Idées
Modernisation en trompe-l’oeil
Le système juridique marocain est donc en voie d’être profondément réformé, dixit l’honorable ministre de la justice. Mais force est de constater que malgré tous les efforts entrepris en ce sens, des mentalités archaïques continuent d’exister, et cela est visible dans tous les tribunaux.

Prenons certaines audiences pénales, ou d’autres à la Cour d’appel. Les salles sont en général bondées, et il est très difficile de suivre le déroulement d’un procès : tout se passe devant, entre le juge et le prévenu.
Leurs propos sont inaudibles, les explications des avocats se perdent dans le brouhaha et un bruit de fond (circulation, ambulances qui passent, conversations étouffées) couvre tous les débats. Ce détail n’est pas anodin, car le législateur a bien spécifié que les audiences des tribunaux doivent impérativement être publiques : ceci non pour garantir un spectacle, mais pour que la justice rendue soit juste et équitable, le rôle du public étant de «contrôler» un peu ce que font les juges. Pourtant, pour régler ce problème les aides n’ont pas manqué : de l’Union Européenne, au Japon, sans oublier la Banque Mondiale, de nombreux prêts à taux préférentiels ont été accordés au Maroc.

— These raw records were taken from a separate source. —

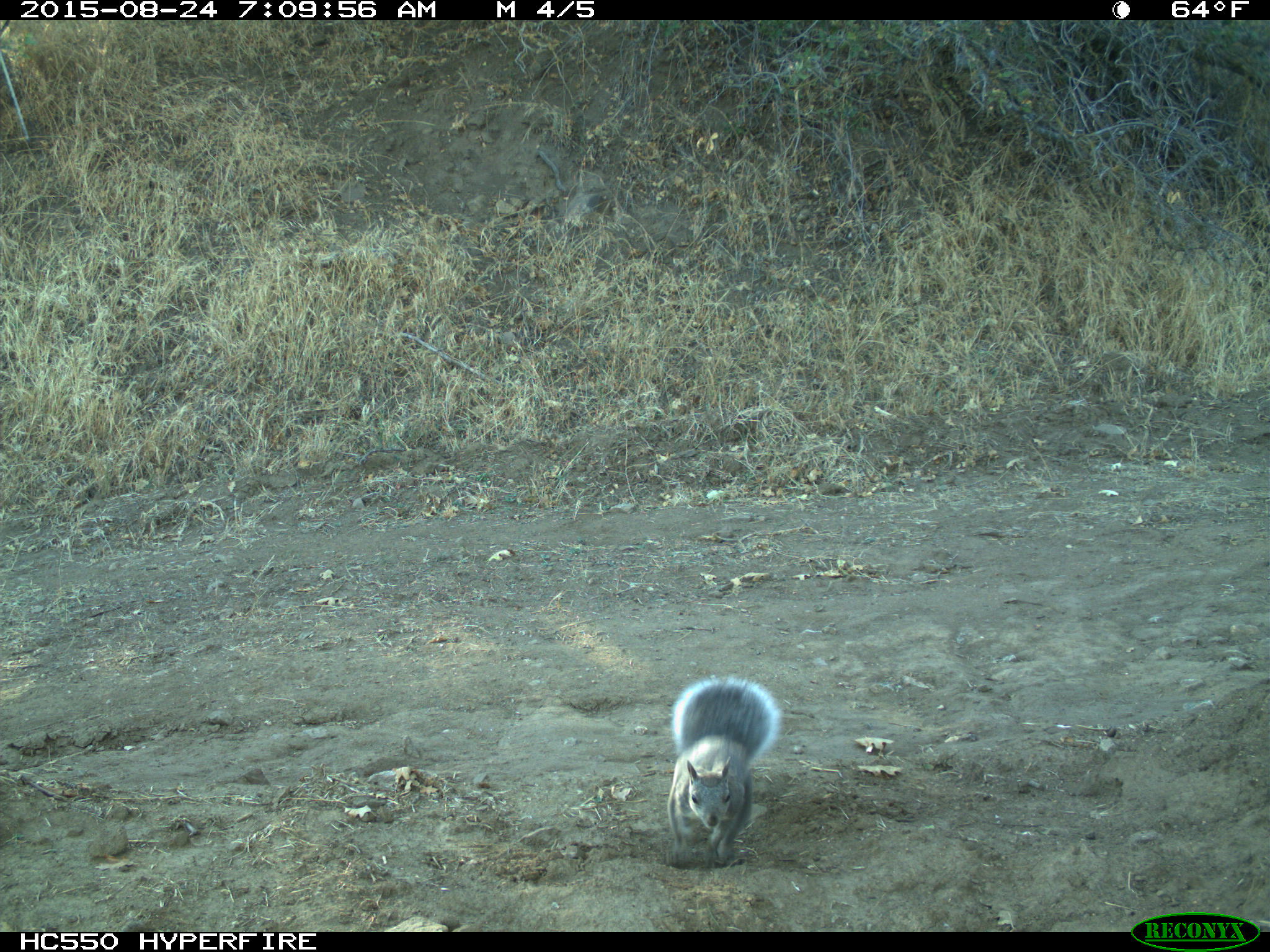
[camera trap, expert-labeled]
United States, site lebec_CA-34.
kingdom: Animalia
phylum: Chordata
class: Mammalia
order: Rodentia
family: Sciuridae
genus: Sciurus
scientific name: Sciurus carolinensis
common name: eastern gray squirrel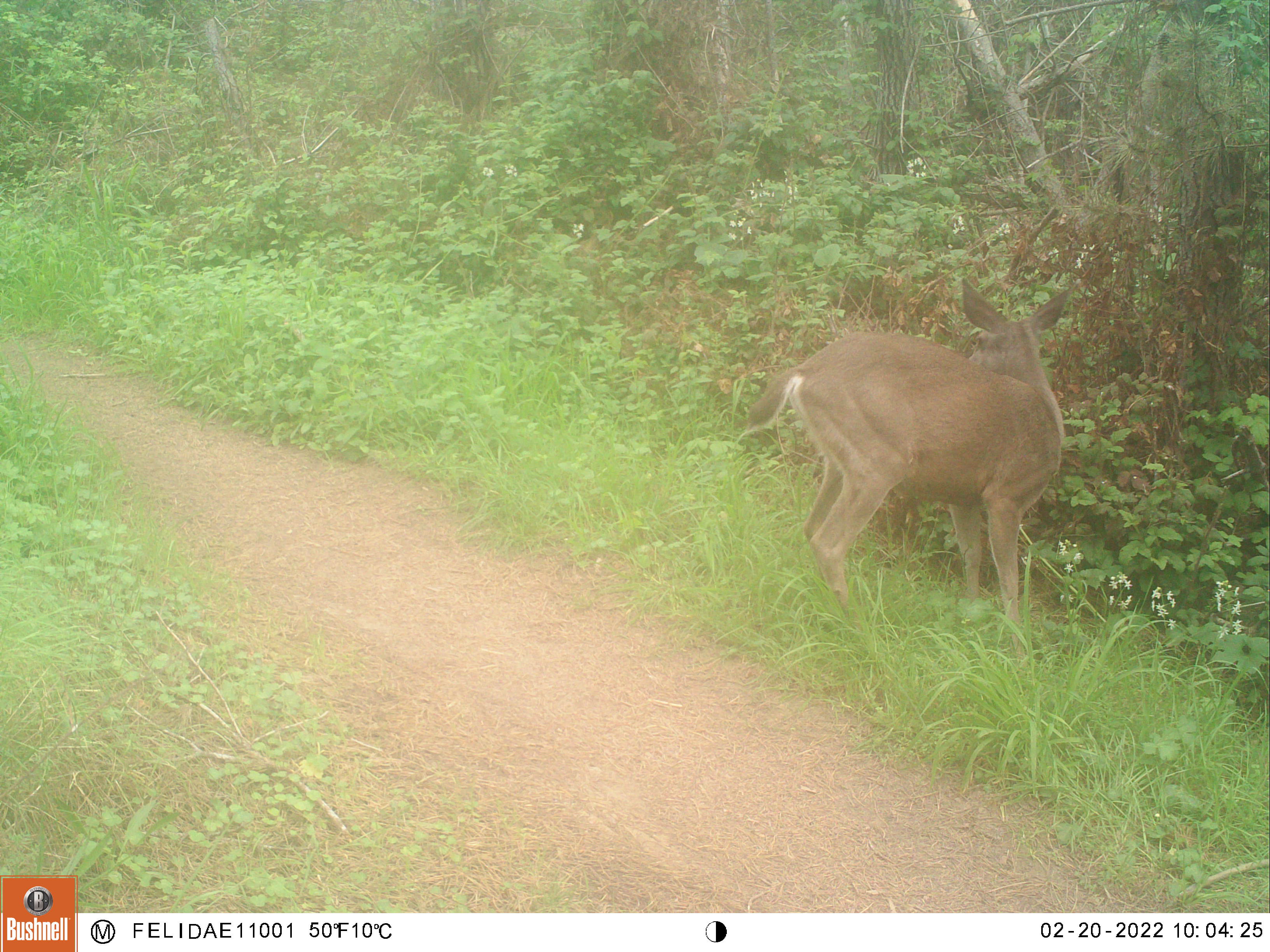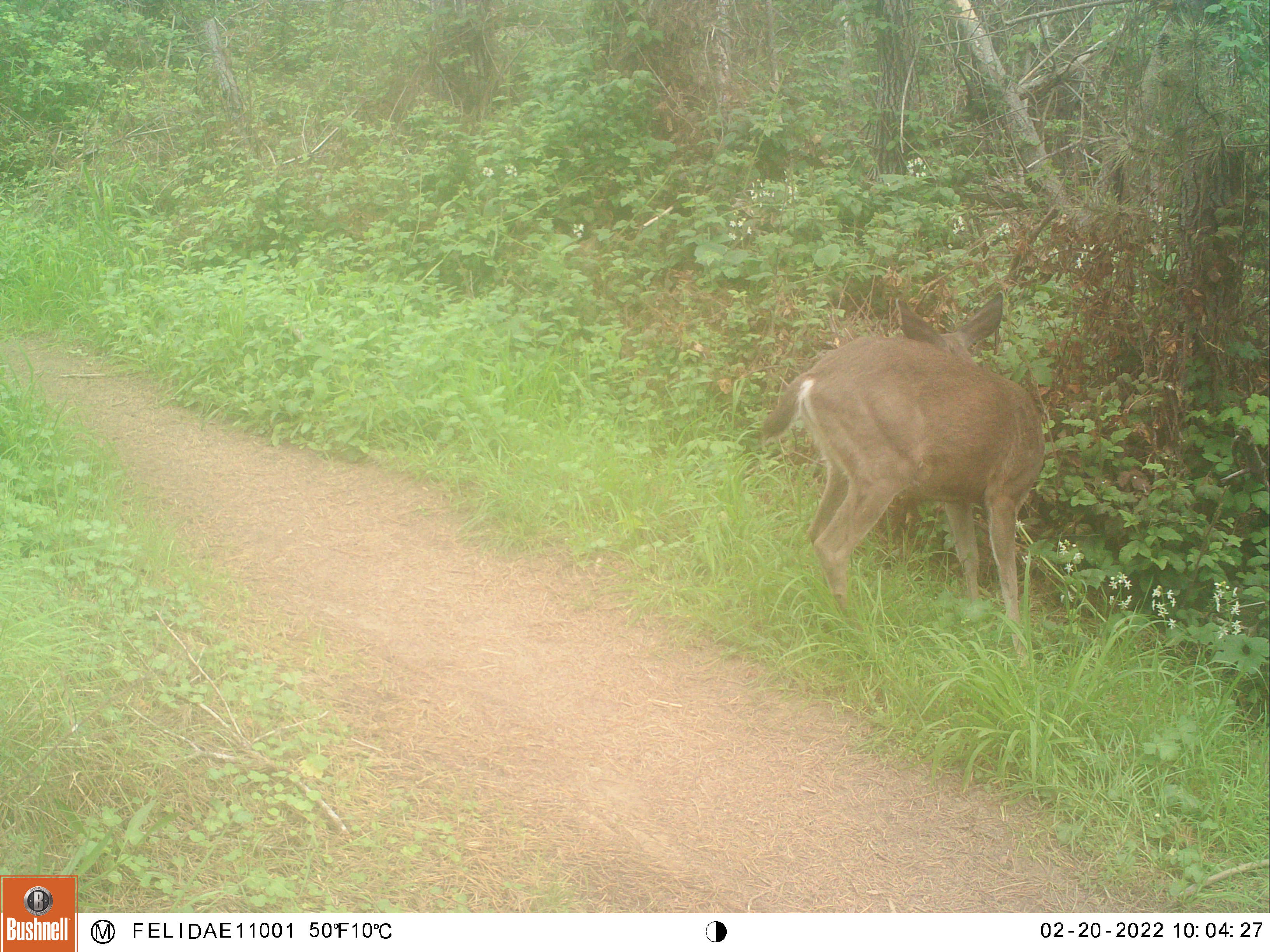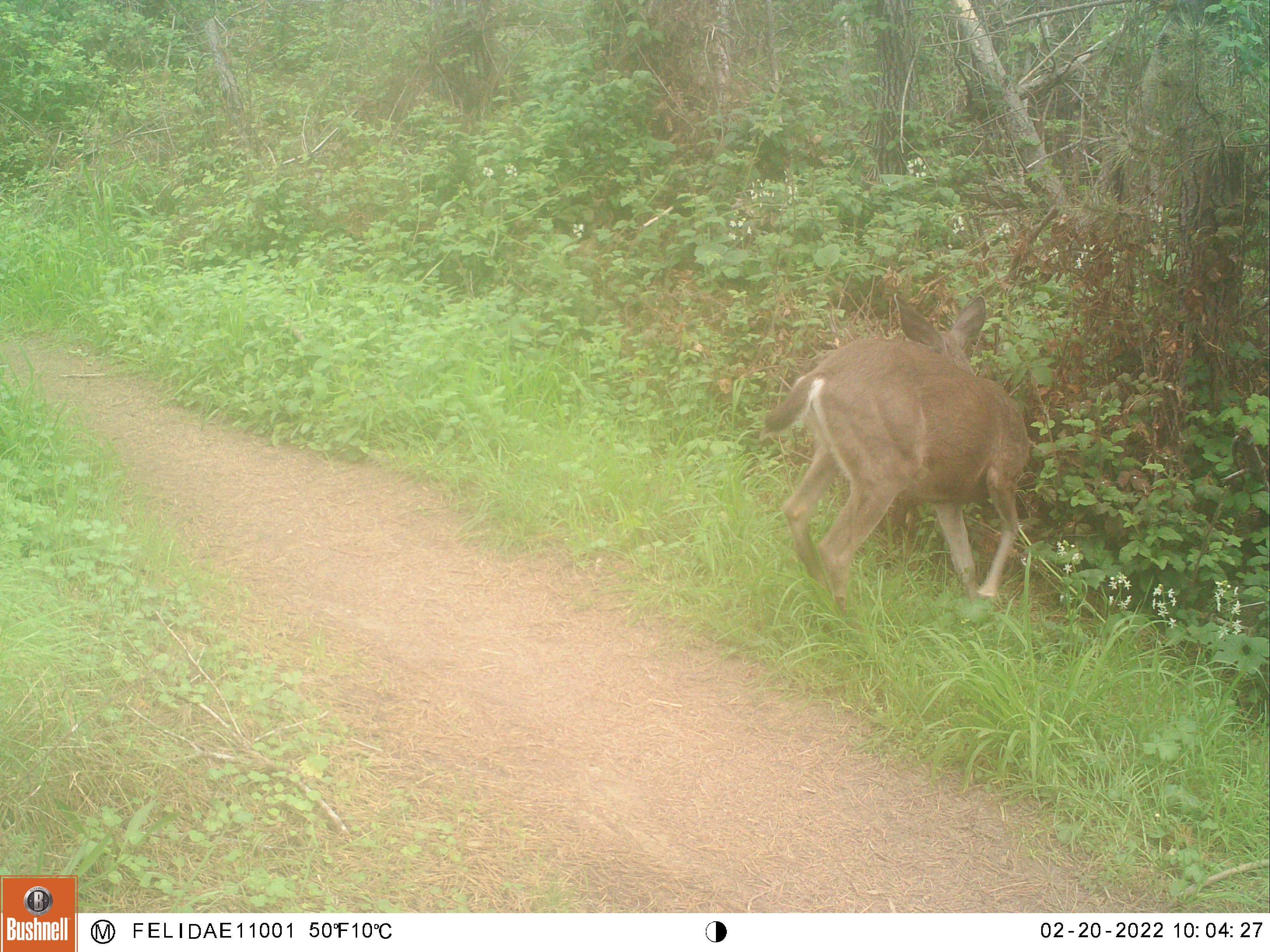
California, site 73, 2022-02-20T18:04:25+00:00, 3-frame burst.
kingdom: Animalia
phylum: Chordata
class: Mammalia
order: Artiodactyla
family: Cervidae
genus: Odocoileus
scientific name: Odocoileus hemionus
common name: mule deer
Mule deer (Odocoileus hemionus).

Mais les vieux réflexes ont la vie dure. Toutes les salles d’audience ont été équipées de matériel de sonorisation (micros, haut-parleurs…), et on peut les voir, encore aujourd’hui, dans leur emballage bleu d’origine car ils sont peu utilisés.
La faute à qui, direz-vous ? À personne, en fait, juste un manque de volonté de faire changer les choses. Dès leur installation, puis leur mise en fonction, on a découvert que ces micros n’étaient pas tout à fait au point, du moins pour certains d’entre eux, et causaient parfois quelques soucis à l’usage : effet Larsen perçant dans la salle, distorsions diverses, sifflements dans les haut-parleurs, le tout entraînant aussi parfois un court-circuit général et la coupure de l’électricité dans la salle.
Ce qui obligeait alors les magistrats, soit à suspendre momentanément l’audience, soit à émigrer vers une salle non encore «modernisée». 
Mais ces désagréments, pour dérangeants qu’ils fussent, étaient somme toute, normaux : comme pour toute nouvelle installation, il fallait un certain temps d’adaptation, de réglages ou de corrections, avant que le système ne soit totalement opérationnel. Idée qui n’a pas fait son chemin, et nous laisse encore avec des salles équipées avec du matériel inutilisé.
Même chose pour les installations de climatisation.
D’abord une question simple : pour certains bâtiments relativement récents, comme le tribunal de commerce (une merveille architecturale), le Tribunal Social et de la Famille (à Hay Hassani), comment peut-on concevoir la construction de tels équipements sans prévoir, dans le budget, le coût de la climatisation? Question sans réponse, et de ce fait, dans ces deux bâtiments, il a fallu des années avant que ne soient entrepris des travaux de mise à niveau. Qui dit travaux suppose des désagréments divers, bruits, poussières, pose de câblages…, qui dérangent dans un tribunal en pleine activité.
Du coup, on réduit l’ampleur des travaux, on n’équipe pas toutes les salles, et on se retrouve avec un bâtiment où il fait plus chaud encore qu’à l’extérieur en période estivale, ce qui n’est guère commode pour la concentration de ceux qui y travaillent, magistrats, avocats, greffiers ou autres.
Et parfois la modernisation prend une allure comment dire… ubuesque. Ainsi en est-il de l’informatisation des tribunaux. Des ordinateurs sont à la disposition des justiciables et avocats afin de contrôler et faire un suivi rapide des dossiers. Intention louable et pratique, si l’on ignore les «couacs» informatiques.
Mais que dire du PC flambant neuf, intelligemment situé HORS de l’enceinte du tribunal, et condamné à un vandalisme programmé ? Du coup, il a fallu engager un vigile, chargé de veiller sur ce PC et réaménager les rondes de police affectées au Tribunal, afin de toujours garder un œil sur cet équipement. Éminemment pratique du reste, si l’on veut vérifier un dossier, toutes affaires cessantes et de toute urgence un samedi à deux heures du matin sous la pluie!